> _Extract_:
::::::::::

What's wrong with my PCA?

Question

My code:

from numpy import *

def pca(orig_data):
    data = array(orig_data)
    data = (data - data.mean(axis=0)) / data.std(axis=0)
    u, s, v = linalg.svd(data)
    print s #should be s**2 instead!
    print v

def load_iris(path):
    lines = []
    with open(path) as input_file:
        lines = input_file.readlines()
    data = []
    for line in lines:
        cur_line = line.rstrip().split(',')
        cur_line = cur_line[:-1]
        cur_line = [float(elem) for elem in cur_line]
        data.append(array(cur_line))
    return array(data)

if __name__ == '__main__':
    data = load_iris('iris.data')
    pca(data)

The iris dataset: http://archive.ics.uci.edu/ml/machine-learning-databases/iris/iris.data

Output:

[ 20.89551896  11.75513248   4.7013819    1.75816839]
[[ 0.52237162 -0.26335492  0.58125401  0.56561105]
 [-0.37231836 -0.92555649 -0.02109478 -0.06541577]
 [ 0.72101681 -0.24203288 -0.14089226 -0.6338014 ]
 [ 0.26199559 -0.12413481 -0.80115427  0.52354627]]

Desired Output:
Eigenvalues - [2.9108 0.9212 0.1474 0.0206]
Principal Components - Same as I got but transposed so okay I guess

Also, what's with the output of the linalg.eig function? According to the PCA description on wikipedia, I'm supposed to this:

cov_mat = cov(orig_data)
val, vec = linalg.eig(cov_mat)
print val

But it doesn't really match the output in the tutorials I found online. Plus, if I have 4 dimensions, I thought I should have 4 eigenvalues and not 150 like the eig gives me. Am I doing something wrong?

::::::::::

> _Your instructions_:
Write the next part of the forum thread about the PCA code in NumPy, picking up after its last sentence. The material that comes after this text is not needed for any task.

> _Provided material_:
::::::::::

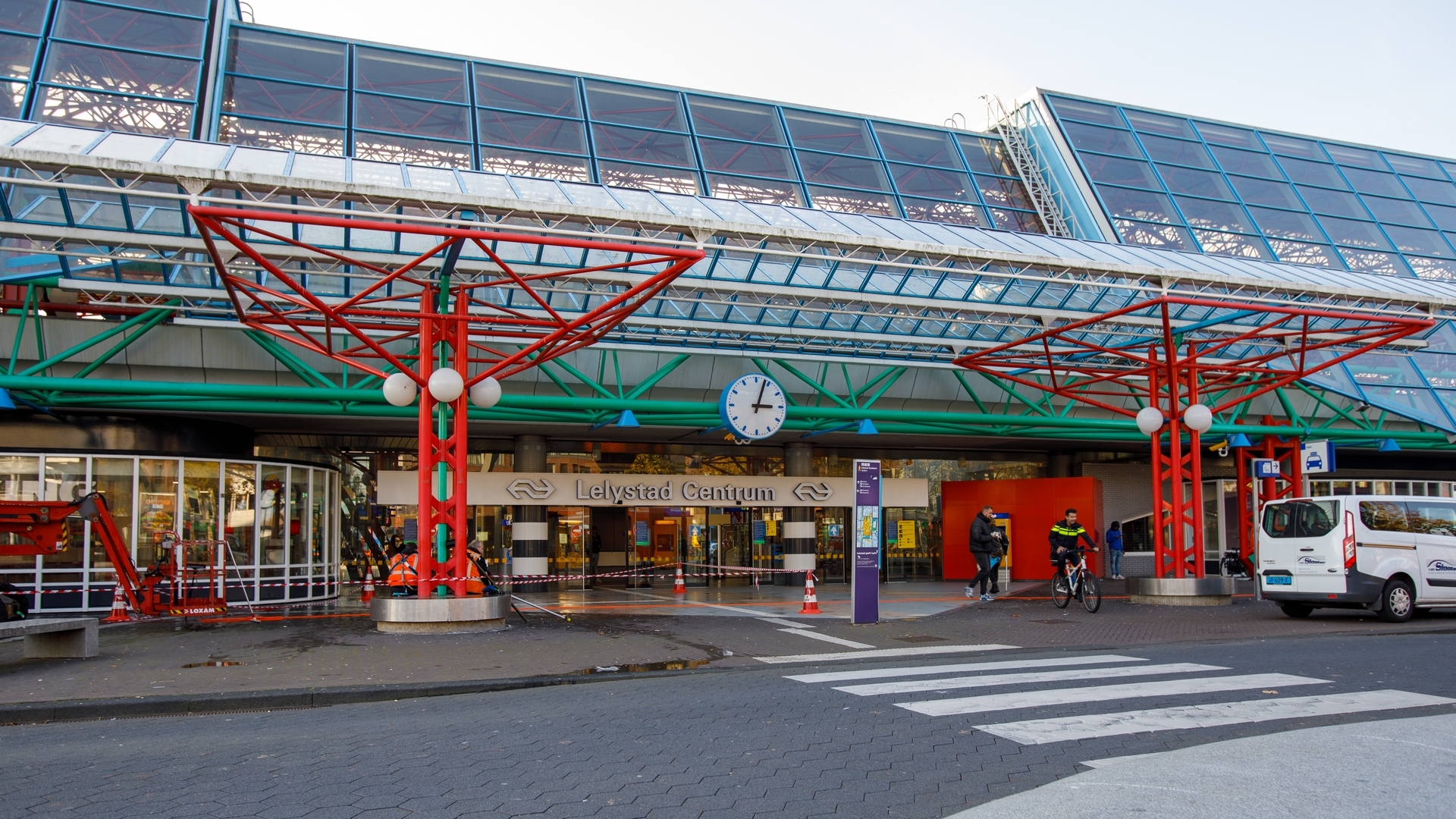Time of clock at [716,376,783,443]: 3:03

::::::::::

> _Answer to this exercise_:
edit: I've noticed that the values differ by 150, which is the number of elements in the dataset. Also, the eigenvalues are supposed to add to be equal to the number of dimensions, in this case, 4. What I don't understand is why this difference is happening. If I simply divided the eigenvalues by len(data) I could get the result I want, but I don't understand why. Either way the proportion of the eigenvalues isn't altered, but they are important to me so I'd like to understand what's going on.

They are not incorrect. Eigenvalues/eigenvectors are not completely determined (can vary by any scale factor, or even have signs). The actual value you get out depends on the algorithm. (If you do a search you will find a lot of similar queries about obaining eigenvalues with 'wrong' sign which probably explain the issue better). — robince, Jan 30 '11 at 18:03

doug · Accepted Answer · 2011-01-28T08:31:11.527

10

You decomposed the wrong matrix.

Principal Component Analysis requires manipulating the eigenvectors/eigenvalues of the covariance matrix, not the data itself. The covariance matrix, created from an m x n data matrix, will be an m x m matrix with ones along the main diagonal.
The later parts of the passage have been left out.